Иванихин медленно обернулся к окошку. Не просто бледным — зеленым стало его лицо. Он сжался в комок, встал и попятился к печи. Вдоль берега, от бота, неторопливо шел капитан.
Был он только в тельняшке и трусах, с пятнисто-красной повязкой на голове. Шел он неторопливо, опираясь на палку, время от времени поглядывая на реку.
И притихли матросы, увидев своего капитана. И стали рядом с боцманом, неотрывно глядя через широко открытую дверь. А он не торопился. На светлом крылечке сначала легла крутая, резко очерченная его тень.
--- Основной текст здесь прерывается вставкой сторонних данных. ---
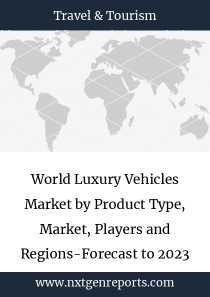 World Luxury Vehicles Market by Product Type, Market, Players and Regions-Forecast to 2023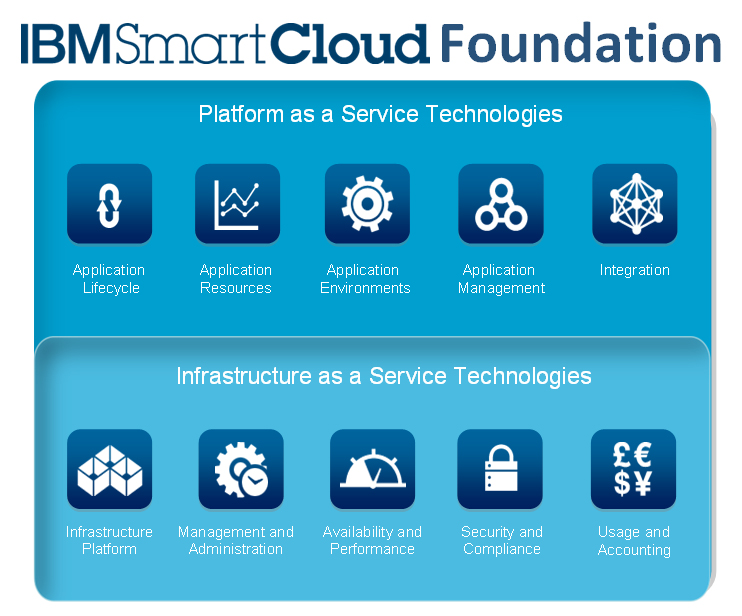 Ibm foundation for smart business plan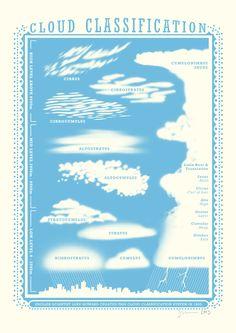 Clouds | James Brown http://jamesbrown.info
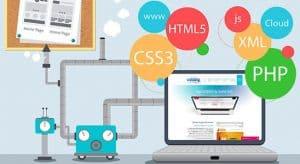 El trabajo de un desarrollador web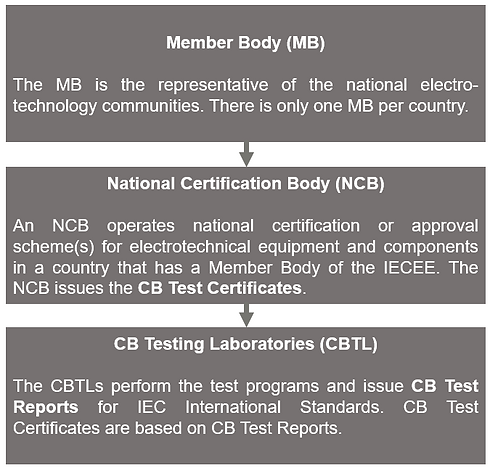 IECEE CB Scheme and its bodies: Member Body, National Certification Body, CB Testing Laboratory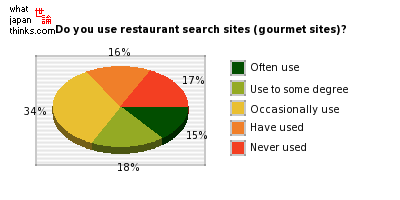 Do you use restaurant search sites (gourmet sites)? graph of japanese statistics
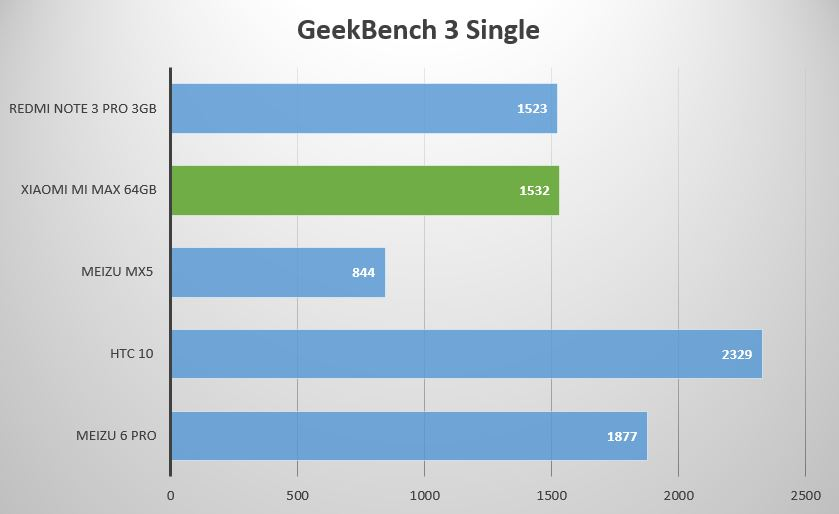 geekbench_3_single.JPG
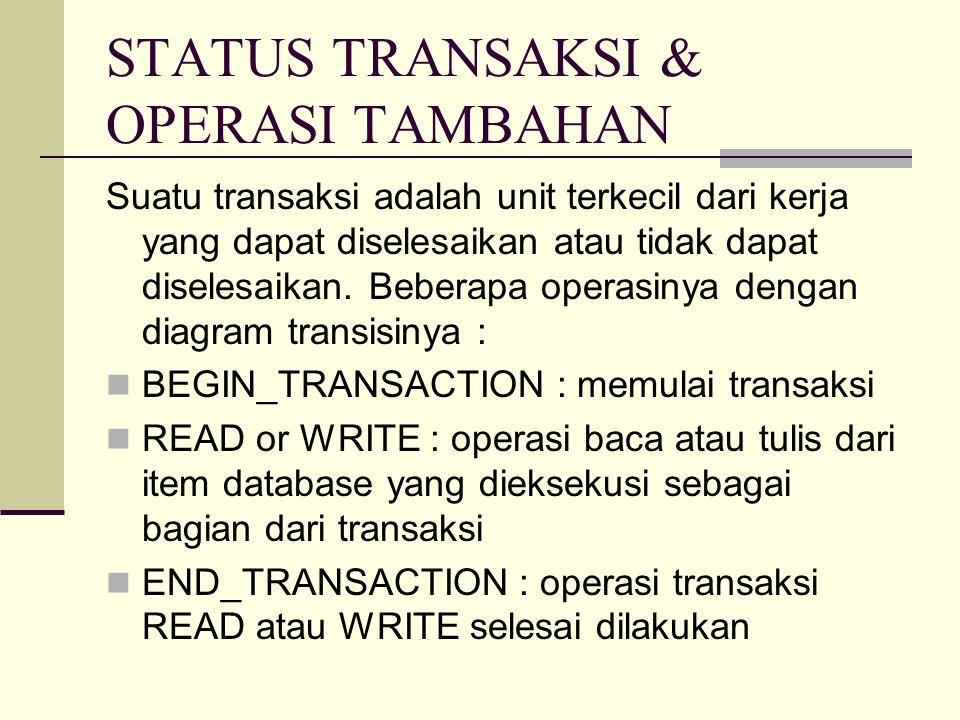 STATUS TRANSAKSI & OPERASI TAMBAHAN Suatu transaksi adalah unit terkecil dari kerja yang dapat diselesaikan atau tidak dapat diselesaikan. Beberapa op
— Не верю, — проговорил боцман глухо. — Это уж, братцы, выше моих сил…
Ступени крылечка заскрипели — в горницу вошел капитан. Он вошел уверенной, твердой походкой, голову выше вскинул и глаза его засияли.
— Боцман!.. Ястребята мои!..
Но боцман отодвинулся еще дальше в угол, глаза его посоловели, и жесткие усы встали торчком.
— Откуда ты явился, бессмертный? — спросил он строго, голосом торжественным и напевным, будто с амвона читал.
Капитан ничего не ответил. Он подошел ближе, сел к столу, взял кружку с вином, жадно отпил половину.
— Да ведь был ты убиен и повешен, — еще торжественнее пробасил боцман.
Теперь капитан закачался от хохота.
— Ну, настоящий псаломщик!.. Да выкинь ты бредни пустые, старина… Они повесили Максименко. Они подумали — он в них стрелял. Видел я, как измывается над прахом Степана этот рыжий, выждал минуту — и задушил, и в мертвые руки Максименко отдал, для страху. То-то был тут переполох!